Although some prefer to leave the ordering to one seasoned pro, Johnny favours a more consultative process. Or as he puts it: “Never trust no one with your food. This-a way you no get surprise with the bill.” Sharing is encouraged where appropriate (think: antipasti), but some dishes are simply better enjoyed solo according to Johnny. “When it comes to my plate of pasta, no touch.”  
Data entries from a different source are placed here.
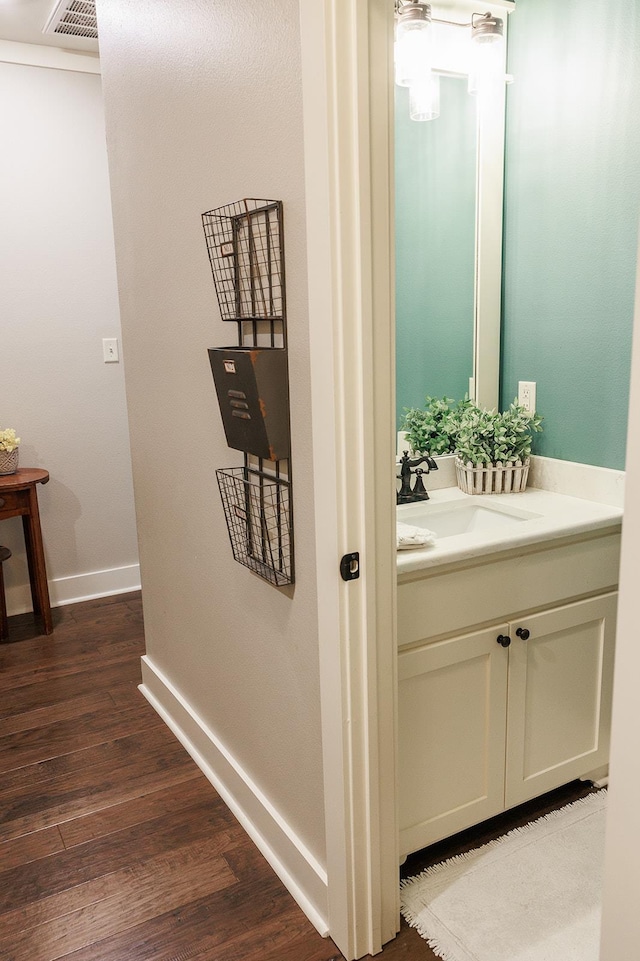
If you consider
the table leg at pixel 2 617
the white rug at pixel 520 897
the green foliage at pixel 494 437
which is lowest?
the white rug at pixel 520 897

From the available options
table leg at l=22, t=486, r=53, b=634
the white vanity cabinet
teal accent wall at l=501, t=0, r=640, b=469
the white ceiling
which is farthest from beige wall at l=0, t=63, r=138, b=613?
the white vanity cabinet

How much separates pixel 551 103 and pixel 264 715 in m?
1.88

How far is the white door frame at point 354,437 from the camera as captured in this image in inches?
50.2

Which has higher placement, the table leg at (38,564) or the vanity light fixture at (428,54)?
the vanity light fixture at (428,54)

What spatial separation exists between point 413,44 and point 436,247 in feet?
1.81

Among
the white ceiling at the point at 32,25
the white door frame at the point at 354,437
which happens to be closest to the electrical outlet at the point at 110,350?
the white ceiling at the point at 32,25

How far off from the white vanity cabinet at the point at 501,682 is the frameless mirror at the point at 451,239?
75 centimetres

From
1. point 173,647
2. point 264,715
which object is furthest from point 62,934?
point 173,647

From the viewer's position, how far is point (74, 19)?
116 inches

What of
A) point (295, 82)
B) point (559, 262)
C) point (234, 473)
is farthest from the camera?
point (559, 262)

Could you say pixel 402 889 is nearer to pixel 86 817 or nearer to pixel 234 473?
pixel 86 817

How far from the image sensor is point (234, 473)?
1.87 metres

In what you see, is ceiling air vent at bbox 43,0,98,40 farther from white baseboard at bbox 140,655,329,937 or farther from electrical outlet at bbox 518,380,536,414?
white baseboard at bbox 140,655,329,937

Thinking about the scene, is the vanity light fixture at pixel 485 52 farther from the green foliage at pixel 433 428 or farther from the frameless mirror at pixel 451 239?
the green foliage at pixel 433 428
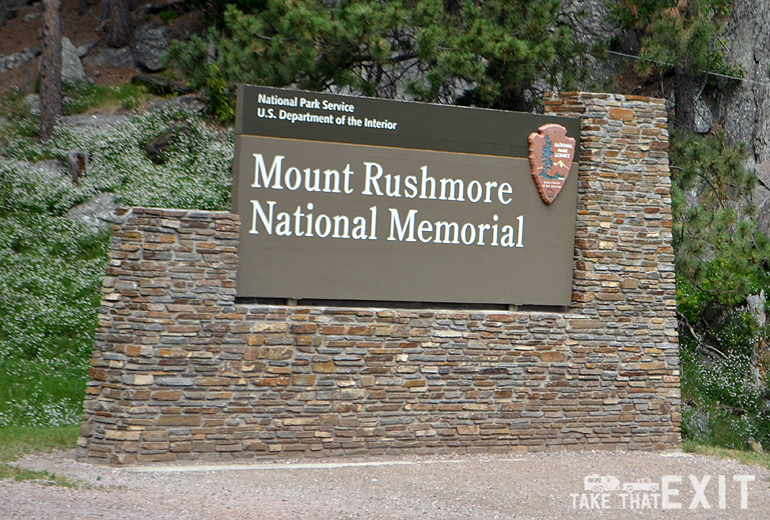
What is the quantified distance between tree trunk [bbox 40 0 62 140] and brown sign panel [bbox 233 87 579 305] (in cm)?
1258

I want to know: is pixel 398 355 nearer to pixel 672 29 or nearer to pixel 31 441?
pixel 31 441

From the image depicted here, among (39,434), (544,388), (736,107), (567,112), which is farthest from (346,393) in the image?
(736,107)

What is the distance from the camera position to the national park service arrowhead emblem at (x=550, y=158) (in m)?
9.29

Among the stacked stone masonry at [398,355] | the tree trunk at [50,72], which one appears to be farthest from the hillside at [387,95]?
the stacked stone masonry at [398,355]

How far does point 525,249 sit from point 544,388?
1472mm

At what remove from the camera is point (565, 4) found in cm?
2272

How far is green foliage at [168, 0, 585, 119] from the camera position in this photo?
42.2ft

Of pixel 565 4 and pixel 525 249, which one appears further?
pixel 565 4

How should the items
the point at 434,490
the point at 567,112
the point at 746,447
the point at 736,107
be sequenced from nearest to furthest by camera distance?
the point at 434,490 < the point at 567,112 < the point at 746,447 < the point at 736,107

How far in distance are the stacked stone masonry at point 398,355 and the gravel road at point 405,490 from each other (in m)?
0.27

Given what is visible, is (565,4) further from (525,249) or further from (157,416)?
(157,416)

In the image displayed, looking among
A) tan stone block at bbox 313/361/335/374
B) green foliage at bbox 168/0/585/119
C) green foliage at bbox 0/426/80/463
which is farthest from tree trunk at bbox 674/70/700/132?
green foliage at bbox 0/426/80/463

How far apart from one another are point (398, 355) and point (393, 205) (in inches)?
58.5

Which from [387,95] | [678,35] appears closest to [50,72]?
[387,95]
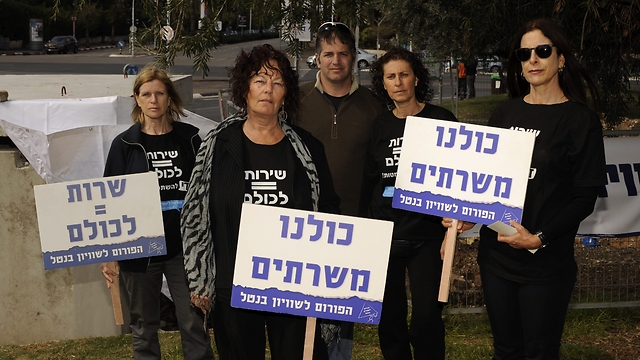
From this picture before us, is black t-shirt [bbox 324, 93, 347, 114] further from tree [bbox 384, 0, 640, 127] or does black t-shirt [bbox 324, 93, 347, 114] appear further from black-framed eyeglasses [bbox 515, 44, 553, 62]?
tree [bbox 384, 0, 640, 127]

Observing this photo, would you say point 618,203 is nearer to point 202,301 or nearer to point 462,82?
point 202,301

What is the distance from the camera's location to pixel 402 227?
4.48 meters

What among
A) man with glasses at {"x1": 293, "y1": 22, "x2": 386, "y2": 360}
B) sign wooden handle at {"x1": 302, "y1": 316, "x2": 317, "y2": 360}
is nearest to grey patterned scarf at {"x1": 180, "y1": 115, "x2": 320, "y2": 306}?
sign wooden handle at {"x1": 302, "y1": 316, "x2": 317, "y2": 360}

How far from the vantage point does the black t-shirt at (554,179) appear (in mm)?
3721

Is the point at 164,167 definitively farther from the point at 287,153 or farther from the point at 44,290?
the point at 44,290

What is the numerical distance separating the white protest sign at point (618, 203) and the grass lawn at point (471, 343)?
0.79 m

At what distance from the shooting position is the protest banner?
3.74 metres

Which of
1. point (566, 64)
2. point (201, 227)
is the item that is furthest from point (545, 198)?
point (201, 227)

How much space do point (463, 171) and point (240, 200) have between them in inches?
42.5

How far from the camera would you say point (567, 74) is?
389 centimetres

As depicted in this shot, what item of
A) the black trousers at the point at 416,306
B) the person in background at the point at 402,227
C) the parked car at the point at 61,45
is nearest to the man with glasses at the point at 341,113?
the person in background at the point at 402,227

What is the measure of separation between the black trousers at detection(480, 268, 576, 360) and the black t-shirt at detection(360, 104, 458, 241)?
55cm

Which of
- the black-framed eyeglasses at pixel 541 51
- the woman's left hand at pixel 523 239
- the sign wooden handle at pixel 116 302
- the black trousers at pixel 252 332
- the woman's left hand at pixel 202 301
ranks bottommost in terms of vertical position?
the sign wooden handle at pixel 116 302

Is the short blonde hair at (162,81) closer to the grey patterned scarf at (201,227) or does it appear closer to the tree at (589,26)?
the grey patterned scarf at (201,227)
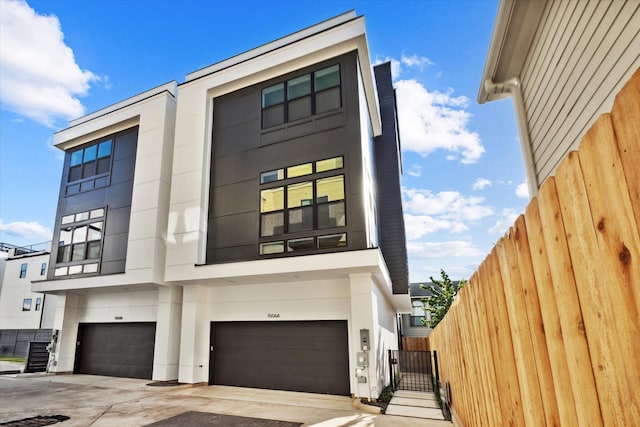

Beyond these preliminary politics, how you choose to eat is totally up to you, says Johnny. He’s not fussed about some of the behaviours that get others in a tizzy – like putting cheese on seafood pasta or ordering a steak well done. “As long as-a go in your mouth, and you no look like-a pig, there is-a no rule.” And don't be afraid to order more bread to mop up your plate. “If there is-a sauce, and there is-a bread, it’s-a mean scarpetta,” he says.

On choosing a wine

Johnny encourages you to choose whatever wine you like to go with what you’re eating – you do you. Although if you want to make sure they pair well, we’ve got a few simple rules you can follow

In his view, there’s nothing wrong with ordering the house wine – ”Vino di casa? Yes, why not. But you must make sure it passes the test: if no taste like-a vinegar, and looks good when you hold it up to the light, it’s okay to try.” We agree (though we might use different words), especially at a place where plenty of thought has gone into the whole offering, you can trust the staff to do you right. 

Where he does come down hard (unsurprisingly) is that Johnny, Vince, and Sam’s Vino is great for every occasion. “We make the best farkin’ wine. You buy our Johnny, Vince, and Sam’s sangiovese, moscato, prosecco or rosé. It’s-a all number one.”

Bottles from the Johnny, Vince and Sam’s Vino range
On paying the bill

Nobody wants to be caught dead doing the mime cheque-sign thing when it comes time to pay. After all, there are more efficient ways to attract a waiter's attention, according to Johnny. "Yelling across the restaurant always works," he says (don't do that, we say).

As for the actual payment, some cunning might be required if your mates are anything like Johnny's. "After three hours of yelling and screaming about who is-a going to pay the bill, one of us will win by paying on the way back from the toilet," he says. "If I invite you, I pay. If you invite me, I pay." With some twisting, we think even Johnny could be convinced to split the bill or let someone else pay if they offer (two options we think are totally fine), but a tip is his non-negotiable. "I always give-a tip. I always tell them you should put chicken manure on your tomatoes in your backyard-a," he says. Good one, Johnny.

If you plan on visiting Johnny, Vince & Sam’s, follow the advice above as you see fit, but don’t ever break Johnny’s cardinal rule: comparing the food to Nonna’s. “Nobody is-a better than my nonna!”